Problem details → The expected response is the full set of records, unchanged.
***** Material provided
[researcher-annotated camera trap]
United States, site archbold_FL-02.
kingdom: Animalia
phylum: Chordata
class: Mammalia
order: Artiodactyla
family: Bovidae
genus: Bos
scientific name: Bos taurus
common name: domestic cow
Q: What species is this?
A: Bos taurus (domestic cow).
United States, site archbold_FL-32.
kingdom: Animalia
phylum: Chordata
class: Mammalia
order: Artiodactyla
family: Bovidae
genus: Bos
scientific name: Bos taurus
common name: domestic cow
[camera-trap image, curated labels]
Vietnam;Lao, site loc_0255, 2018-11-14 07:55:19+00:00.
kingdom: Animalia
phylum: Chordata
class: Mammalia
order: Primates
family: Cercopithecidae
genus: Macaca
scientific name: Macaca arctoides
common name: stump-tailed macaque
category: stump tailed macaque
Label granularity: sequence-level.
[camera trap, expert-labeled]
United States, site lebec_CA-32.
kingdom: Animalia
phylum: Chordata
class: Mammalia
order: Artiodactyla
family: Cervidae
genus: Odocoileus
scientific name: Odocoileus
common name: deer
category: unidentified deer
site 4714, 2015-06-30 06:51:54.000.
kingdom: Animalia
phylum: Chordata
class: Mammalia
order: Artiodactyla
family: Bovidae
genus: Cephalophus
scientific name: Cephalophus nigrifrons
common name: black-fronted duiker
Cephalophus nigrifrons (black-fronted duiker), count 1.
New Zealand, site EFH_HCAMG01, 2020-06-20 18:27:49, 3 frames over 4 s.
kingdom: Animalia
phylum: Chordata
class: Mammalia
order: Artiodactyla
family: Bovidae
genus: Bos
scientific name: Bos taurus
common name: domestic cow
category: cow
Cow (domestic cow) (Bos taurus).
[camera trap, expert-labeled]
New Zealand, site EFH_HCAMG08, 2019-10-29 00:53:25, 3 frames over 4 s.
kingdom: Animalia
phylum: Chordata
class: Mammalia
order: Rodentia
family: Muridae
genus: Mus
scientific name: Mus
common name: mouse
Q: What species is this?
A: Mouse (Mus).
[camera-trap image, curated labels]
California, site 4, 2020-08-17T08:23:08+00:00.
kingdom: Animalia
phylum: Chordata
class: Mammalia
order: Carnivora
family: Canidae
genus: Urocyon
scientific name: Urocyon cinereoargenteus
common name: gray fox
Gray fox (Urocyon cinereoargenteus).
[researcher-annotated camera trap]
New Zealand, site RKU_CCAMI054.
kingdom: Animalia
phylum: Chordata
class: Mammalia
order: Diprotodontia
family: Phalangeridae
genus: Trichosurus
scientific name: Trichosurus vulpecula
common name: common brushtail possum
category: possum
**********
Response →
[researcher-annotated camera trap]
United States, site archbold_FL-02.
kingdom: Animalia
phylum: Chordata
class: Mammalia
order: Artiodactyla
family: Bovidae
genus: Bos
scientific name: Bos taurus
common name: domestic cow
Q: What species is this?
A: Bos taurus (domestic cow).
United States, site archbold_FL-32.
kingdom: Animalia
phylum: Chordata
class: Mammalia
order: Artiodactyla
family: Bovidae
genus: Bos
scientific name: Bos taurus
common name: domestic cow
[camera-trap image, curated labels]
Vietnam;Lao, site loc_0255, 2018-11-14 07:55:19+00:00.
kingdom: Animalia
phylum: Chordata
class: Mammalia
order: Primates
family: Cercopithecidae
genus: Macaca
scientific name: Macaca arctoides
common name: stump-tailed macaque
category: stump tailed macaque
Label granularity: sequence-level.
[camera trap, expert-labeled]
United States, site lebec_CA-32.
kingdom: Animalia
phylum: Chordata
class: Mammalia
order: Artiodactyla
family: Cervidae
genus: Odocoileus
scientific name: Odocoileus
common name: deer
category: unidentified deer
site 4714, 2015-06-30 06:51:54.000.
kingdom: Animalia
phylum: Chordata
class: Mammalia
order: Artiodactyla
family: Bovidae
genus: Cephalophus
scientific name: Cephalophus nigrifrons
common name: black-fronted duiker
Cephalophus nigrifrons (black-fronted duiker), count 1.
New Zealand, site EFH_HCAMG01, 2020-06-20 18:27:49, 3 frames over 4 s.
kingdom: Animalia
phylum: Chordata
class: Mammalia
order: Artiodactyla
family: Bovidae
genus: Bos
scientific name: Bos taurus
common name: domestic cow
category: cow
Cow (domestic cow) (Bos taurus).
[camera trap, expert-labeled]
New Zealand, site EFH_HCAMG08, 2019-10-29 00:53:25, 3 frames over 4 s.
kingdom: Animalia
phylum: Chordata
class: Mammalia
order: Rodentia
family: Muridae
genus: Mus
scientific name: Mus
common name: mouse
Q: What species is this?
A: Mouse (Mus).
[camera-trap image, curated labels]
California, site 4, 2020-08-17T08:23:08+00:00.
kingdom: Animalia
phylum: Chordata
class: Mammalia
order: Carnivora
family: Canidae
genus: Urocyon
scientific name: Urocyon cinereoargenteus
common name: gray fox
Gray fox (Urocyon cinereoargenteus).
[researcher-annotated camera trap]
New Zealand, site RKU_CCAMI054.
kingdom: Animalia
phylum: Chordata
class: Mammalia
order: Diprotodontia
family: Phalangeridae
genus: Trichosurus
scientific name: Trichosurus vulpecula
common name: common brushtail possum
category: possum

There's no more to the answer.